Ни один орсианин не выскажет такой просьбы сразу или прямо, поэтому ребенок и выбрал такой окольный путь, превратив случайную встречу в нечто формальное и пугающее. Я опустила руку в карман, вытащила пригоршню конфет и положила на пол между нами.
Младшая девочка кивнула, словно я разрешила все сомнения, сделала вдох и запела:
Мое сердце — это рыбка,
Скрывается в ежовнике,
В зелени, в зелени.
Мелодия являла собой странную смесь радчаайской песни, которую время от времени передавали по радио, и орсианской, которую я уже знала. Слова были мне незнакомы. Она спела четыре куплета чистым, слегка дрожащим голоском и собиралась начать пятый, но резко оборвала песню, когда за перегородкой послышались шаги лейтенанта Оун.

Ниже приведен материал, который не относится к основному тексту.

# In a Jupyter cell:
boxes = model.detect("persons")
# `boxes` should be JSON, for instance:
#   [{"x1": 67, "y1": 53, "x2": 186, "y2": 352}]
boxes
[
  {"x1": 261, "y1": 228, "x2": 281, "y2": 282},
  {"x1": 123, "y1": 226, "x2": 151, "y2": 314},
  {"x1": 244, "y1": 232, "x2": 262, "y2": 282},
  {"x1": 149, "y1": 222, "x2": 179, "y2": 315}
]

Наклонившись вперед, младшая девочка подобрала свою награду. Оба ребенка поклонились, все еще полусидя, а затем поднялись и выбежали из приемной, пронеслись по дому мимо лейтенанта Оун, мимо меня, следовавшей за лейтенантом.
— Благодарю вас, граждане, — сказала лейтенант Оун в их удаляющиеся спины, и они вздрогнули, а затем умудрились слегка поклониться в ее сторону, выбегая на улицу. — Что-нибудь новое? — спросила лейтенант Оун, хотя сама не слишком интересовалась музыкой, не больше, чем люди в среднем.

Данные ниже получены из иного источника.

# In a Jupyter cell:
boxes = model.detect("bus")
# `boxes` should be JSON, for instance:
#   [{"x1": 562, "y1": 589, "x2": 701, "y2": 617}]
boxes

— Вроде того, — ответила я. Дальше по улице я увидела двоих детей, которые продолжали бежать, завернув за угол. Потом они остановились, тяжело дыша. Младшая девочка раскрыла ладонь и показала старшей пригоршню конфет. Удивительно, но она, казалось, не выронила ни одной, как ни мала была ее ладошка, притом что убегали они быстро. Старший ребенок взял конфету и положил в рот.
Пять лет назад я предложила бы что-то более питательное, тогда поставки продовольствия были бессистемными, а инфраструктура планеты еще не восстановлена. Сейчас каждому гражданину гарантировано достаточно еды, но пища не роскошна и почти всегда — непривлекательна.
Изнутри храм залит зеленым светом, и в нем царит тишина. Верховная жрица не появлялась из-за ширм своей резиденции в храме, но младшие жрецы приходили и уходили. Лейтенант Оун поднялась на второй этаж своего дома и сидела там, сбросив рубашку и погрузившись в раздумья, на подушке в орсианском стиле, скрытая экраном со стороны улицы. Она отказалась от чая (настоящего), который я принесла ей. Я передала обычный поток информации — все нормально, все как всегда — ей и «Справедливости Торена».